Sub-Nyquist time-domain surface-enhanced Raman mapping

TL;DR

This paper presents a novel SERS lock-in sampling method that significantly enhances chemical imaging speed and resolution by exploiting spectral sparsity and near-random sampling, enabling real-time biomedical diagnostics.

Contribution

It introduces a simple digital lock-in scheme for SERS that surpasses Nyquist limits, allowing high-throughput, volumetric chemical imaging in complex matrices.

Findings

Achieved orders-of-magnitude increase in imaging throughput.

Demonstrated multiplexed imaging of thousands of sensors.
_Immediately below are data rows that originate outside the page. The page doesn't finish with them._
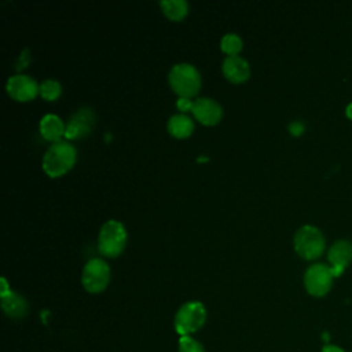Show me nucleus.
<instances>
[{
    "instance_id": "obj_1",
    "label": "nucleus",
    "mask_w": 352,
    "mask_h": 352,
    "mask_svg": "<svg viewBox=\"0 0 352 352\" xmlns=\"http://www.w3.org/2000/svg\"><path fill=\"white\" fill-rule=\"evenodd\" d=\"M77 160V150L69 140L52 143L43 157V169L50 177H59L69 172Z\"/></svg>"
},
{
    "instance_id": "obj_2",
    "label": "nucleus",
    "mask_w": 352,
    "mask_h": 352,
    "mask_svg": "<svg viewBox=\"0 0 352 352\" xmlns=\"http://www.w3.org/2000/svg\"><path fill=\"white\" fill-rule=\"evenodd\" d=\"M168 81L179 98H192L201 88V74L198 69L187 62L173 65L168 73Z\"/></svg>"
},
{
    "instance_id": "obj_3",
    "label": "nucleus",
    "mask_w": 352,
    "mask_h": 352,
    "mask_svg": "<svg viewBox=\"0 0 352 352\" xmlns=\"http://www.w3.org/2000/svg\"><path fill=\"white\" fill-rule=\"evenodd\" d=\"M293 246L298 256L305 260H314L324 252L326 239L318 227L304 224L294 232Z\"/></svg>"
},
{
    "instance_id": "obj_4",
    "label": "nucleus",
    "mask_w": 352,
    "mask_h": 352,
    "mask_svg": "<svg viewBox=\"0 0 352 352\" xmlns=\"http://www.w3.org/2000/svg\"><path fill=\"white\" fill-rule=\"evenodd\" d=\"M126 230L118 220H107L98 235V249L106 257L120 256L126 245Z\"/></svg>"
},
{
    "instance_id": "obj_5",
    "label": "nucleus",
    "mask_w": 352,
    "mask_h": 352,
    "mask_svg": "<svg viewBox=\"0 0 352 352\" xmlns=\"http://www.w3.org/2000/svg\"><path fill=\"white\" fill-rule=\"evenodd\" d=\"M206 320V309L199 301L184 302L175 315V330L177 334L190 336L199 330Z\"/></svg>"
},
{
    "instance_id": "obj_6",
    "label": "nucleus",
    "mask_w": 352,
    "mask_h": 352,
    "mask_svg": "<svg viewBox=\"0 0 352 352\" xmlns=\"http://www.w3.org/2000/svg\"><path fill=\"white\" fill-rule=\"evenodd\" d=\"M109 282L110 267L104 260L95 257L85 263L81 274V283L87 292L100 293L107 287Z\"/></svg>"
},
{
    "instance_id": "obj_7",
    "label": "nucleus",
    "mask_w": 352,
    "mask_h": 352,
    "mask_svg": "<svg viewBox=\"0 0 352 352\" xmlns=\"http://www.w3.org/2000/svg\"><path fill=\"white\" fill-rule=\"evenodd\" d=\"M333 270L323 263L311 264L304 272V286L314 297H323L329 293L333 285Z\"/></svg>"
},
{
    "instance_id": "obj_8",
    "label": "nucleus",
    "mask_w": 352,
    "mask_h": 352,
    "mask_svg": "<svg viewBox=\"0 0 352 352\" xmlns=\"http://www.w3.org/2000/svg\"><path fill=\"white\" fill-rule=\"evenodd\" d=\"M6 89L12 99L18 102H28L40 94V84L32 76L18 73L8 77Z\"/></svg>"
},
{
    "instance_id": "obj_9",
    "label": "nucleus",
    "mask_w": 352,
    "mask_h": 352,
    "mask_svg": "<svg viewBox=\"0 0 352 352\" xmlns=\"http://www.w3.org/2000/svg\"><path fill=\"white\" fill-rule=\"evenodd\" d=\"M96 114L91 107H81L74 111L66 122V139H80L91 133L95 126Z\"/></svg>"
},
{
    "instance_id": "obj_10",
    "label": "nucleus",
    "mask_w": 352,
    "mask_h": 352,
    "mask_svg": "<svg viewBox=\"0 0 352 352\" xmlns=\"http://www.w3.org/2000/svg\"><path fill=\"white\" fill-rule=\"evenodd\" d=\"M194 117L204 125H214L217 124L221 117H223V107L221 104L206 96L197 98L192 102V109H191Z\"/></svg>"
},
{
    "instance_id": "obj_11",
    "label": "nucleus",
    "mask_w": 352,
    "mask_h": 352,
    "mask_svg": "<svg viewBox=\"0 0 352 352\" xmlns=\"http://www.w3.org/2000/svg\"><path fill=\"white\" fill-rule=\"evenodd\" d=\"M327 258L334 276L341 275L352 261V242L348 239L336 241L327 252Z\"/></svg>"
},
{
    "instance_id": "obj_12",
    "label": "nucleus",
    "mask_w": 352,
    "mask_h": 352,
    "mask_svg": "<svg viewBox=\"0 0 352 352\" xmlns=\"http://www.w3.org/2000/svg\"><path fill=\"white\" fill-rule=\"evenodd\" d=\"M221 70H223V74L226 76V78L235 84L246 81L250 76L249 62L239 55L226 56L223 60V65H221Z\"/></svg>"
},
{
    "instance_id": "obj_13",
    "label": "nucleus",
    "mask_w": 352,
    "mask_h": 352,
    "mask_svg": "<svg viewBox=\"0 0 352 352\" xmlns=\"http://www.w3.org/2000/svg\"><path fill=\"white\" fill-rule=\"evenodd\" d=\"M66 132V124L56 114H45L40 120V133L45 140L52 143L62 140V136Z\"/></svg>"
},
{
    "instance_id": "obj_14",
    "label": "nucleus",
    "mask_w": 352,
    "mask_h": 352,
    "mask_svg": "<svg viewBox=\"0 0 352 352\" xmlns=\"http://www.w3.org/2000/svg\"><path fill=\"white\" fill-rule=\"evenodd\" d=\"M1 308L7 316L19 319L28 314L29 305H28V301L25 300V297H22L16 292L10 290L8 293L1 294Z\"/></svg>"
},
{
    "instance_id": "obj_15",
    "label": "nucleus",
    "mask_w": 352,
    "mask_h": 352,
    "mask_svg": "<svg viewBox=\"0 0 352 352\" xmlns=\"http://www.w3.org/2000/svg\"><path fill=\"white\" fill-rule=\"evenodd\" d=\"M166 128H168V132L173 138L183 139V138H187L192 133L194 121L186 113H177V114H173V116L169 117Z\"/></svg>"
},
{
    "instance_id": "obj_16",
    "label": "nucleus",
    "mask_w": 352,
    "mask_h": 352,
    "mask_svg": "<svg viewBox=\"0 0 352 352\" xmlns=\"http://www.w3.org/2000/svg\"><path fill=\"white\" fill-rule=\"evenodd\" d=\"M160 6L172 21H180L188 14V3L186 0H161Z\"/></svg>"
},
{
    "instance_id": "obj_17",
    "label": "nucleus",
    "mask_w": 352,
    "mask_h": 352,
    "mask_svg": "<svg viewBox=\"0 0 352 352\" xmlns=\"http://www.w3.org/2000/svg\"><path fill=\"white\" fill-rule=\"evenodd\" d=\"M220 47H221V51L227 54V56L238 55V52L243 47V40L236 33H226L220 40Z\"/></svg>"
},
{
    "instance_id": "obj_18",
    "label": "nucleus",
    "mask_w": 352,
    "mask_h": 352,
    "mask_svg": "<svg viewBox=\"0 0 352 352\" xmlns=\"http://www.w3.org/2000/svg\"><path fill=\"white\" fill-rule=\"evenodd\" d=\"M62 94V85L58 80L47 78L40 82V95L45 100H55Z\"/></svg>"
},
{
    "instance_id": "obj_19",
    "label": "nucleus",
    "mask_w": 352,
    "mask_h": 352,
    "mask_svg": "<svg viewBox=\"0 0 352 352\" xmlns=\"http://www.w3.org/2000/svg\"><path fill=\"white\" fill-rule=\"evenodd\" d=\"M179 352H205L201 342L190 336H182L179 338Z\"/></svg>"
},
{
    "instance_id": "obj_20",
    "label": "nucleus",
    "mask_w": 352,
    "mask_h": 352,
    "mask_svg": "<svg viewBox=\"0 0 352 352\" xmlns=\"http://www.w3.org/2000/svg\"><path fill=\"white\" fill-rule=\"evenodd\" d=\"M192 102H194V100H191L190 98H179L177 102H176V106H177V109H179L182 113H184V111L192 109Z\"/></svg>"
},
{
    "instance_id": "obj_21",
    "label": "nucleus",
    "mask_w": 352,
    "mask_h": 352,
    "mask_svg": "<svg viewBox=\"0 0 352 352\" xmlns=\"http://www.w3.org/2000/svg\"><path fill=\"white\" fill-rule=\"evenodd\" d=\"M289 131L293 135H300L301 132H304V124L301 121H292L289 124Z\"/></svg>"
},
{
    "instance_id": "obj_22",
    "label": "nucleus",
    "mask_w": 352,
    "mask_h": 352,
    "mask_svg": "<svg viewBox=\"0 0 352 352\" xmlns=\"http://www.w3.org/2000/svg\"><path fill=\"white\" fill-rule=\"evenodd\" d=\"M322 352H345L341 346H337V345H324L322 348Z\"/></svg>"
},
{
    "instance_id": "obj_23",
    "label": "nucleus",
    "mask_w": 352,
    "mask_h": 352,
    "mask_svg": "<svg viewBox=\"0 0 352 352\" xmlns=\"http://www.w3.org/2000/svg\"><path fill=\"white\" fill-rule=\"evenodd\" d=\"M11 289H8V283H7V280L4 279V278H1V293H0V296L1 294H6V293H8Z\"/></svg>"
},
{
    "instance_id": "obj_24",
    "label": "nucleus",
    "mask_w": 352,
    "mask_h": 352,
    "mask_svg": "<svg viewBox=\"0 0 352 352\" xmlns=\"http://www.w3.org/2000/svg\"><path fill=\"white\" fill-rule=\"evenodd\" d=\"M345 114H346V117H348L349 120H352V102H349V103L346 104V107H345Z\"/></svg>"
}]
</instances>
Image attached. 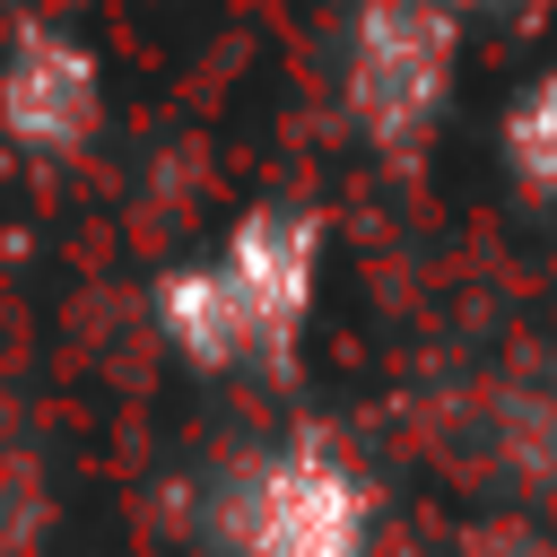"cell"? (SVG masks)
I'll return each instance as SVG.
<instances>
[{"mask_svg": "<svg viewBox=\"0 0 557 557\" xmlns=\"http://www.w3.org/2000/svg\"><path fill=\"white\" fill-rule=\"evenodd\" d=\"M322 287V218L305 200L244 209L218 252L157 270L148 322L191 374H287Z\"/></svg>", "mask_w": 557, "mask_h": 557, "instance_id": "cell-1", "label": "cell"}, {"mask_svg": "<svg viewBox=\"0 0 557 557\" xmlns=\"http://www.w3.org/2000/svg\"><path fill=\"white\" fill-rule=\"evenodd\" d=\"M209 540H218V557H366L374 479L322 426H296L218 479Z\"/></svg>", "mask_w": 557, "mask_h": 557, "instance_id": "cell-2", "label": "cell"}, {"mask_svg": "<svg viewBox=\"0 0 557 557\" xmlns=\"http://www.w3.org/2000/svg\"><path fill=\"white\" fill-rule=\"evenodd\" d=\"M461 17L470 9H453V0H357L348 9L339 113L392 174L426 165V139H435V122L453 104V70H461Z\"/></svg>", "mask_w": 557, "mask_h": 557, "instance_id": "cell-3", "label": "cell"}, {"mask_svg": "<svg viewBox=\"0 0 557 557\" xmlns=\"http://www.w3.org/2000/svg\"><path fill=\"white\" fill-rule=\"evenodd\" d=\"M104 131V70L96 52L52 26V17H26L9 44H0V139L35 165H70L87 157Z\"/></svg>", "mask_w": 557, "mask_h": 557, "instance_id": "cell-4", "label": "cell"}, {"mask_svg": "<svg viewBox=\"0 0 557 557\" xmlns=\"http://www.w3.org/2000/svg\"><path fill=\"white\" fill-rule=\"evenodd\" d=\"M505 174L522 183V200L557 209V70H540L505 104Z\"/></svg>", "mask_w": 557, "mask_h": 557, "instance_id": "cell-5", "label": "cell"}, {"mask_svg": "<svg viewBox=\"0 0 557 557\" xmlns=\"http://www.w3.org/2000/svg\"><path fill=\"white\" fill-rule=\"evenodd\" d=\"M453 557H531V548H522V540H461Z\"/></svg>", "mask_w": 557, "mask_h": 557, "instance_id": "cell-6", "label": "cell"}, {"mask_svg": "<svg viewBox=\"0 0 557 557\" xmlns=\"http://www.w3.org/2000/svg\"><path fill=\"white\" fill-rule=\"evenodd\" d=\"M453 9H496V0H453Z\"/></svg>", "mask_w": 557, "mask_h": 557, "instance_id": "cell-7", "label": "cell"}]
</instances>
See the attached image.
Enabled 3D chemical imaging in biomedical samples.

Abstract

Surface-enhanced Raman scattering (SERS) combines analyte-specificity and single-molecule sensitivity, but its potential is limited by slow readout where sophisticated nanosensors are analysed in a serial fashion, one particle at a time. We introduce SERS lock-in sampling to resolve the decades-old trade-off between spectral resolution and widefield imaging. By leveraging the inherent sparsity of Raman spectra, we demonstrate that a simple digital lock-in scheme allows high-quality chemical imaging far beyond the Nyquist-Shannon limit. Our approach integrates an in-situ temporal reference to transform mechanical jitter into an exploitable feature, enabling near-random sampling. We validate SERS lock-in sampling through the multiplexed and simultaneous imaging of thousands of individual SERS-encoded sensors, achieving an orders-of-magnitude throughput-increase over the state-of-the-art. Furthermore, we demonstrate volumetric 3D chemical imaging in biomedically relevant matrices. This robust, computationally simple strategy transforms SERS from a point-observation tool to an imaging modality for clinical diagnostics and real-time chemical observations.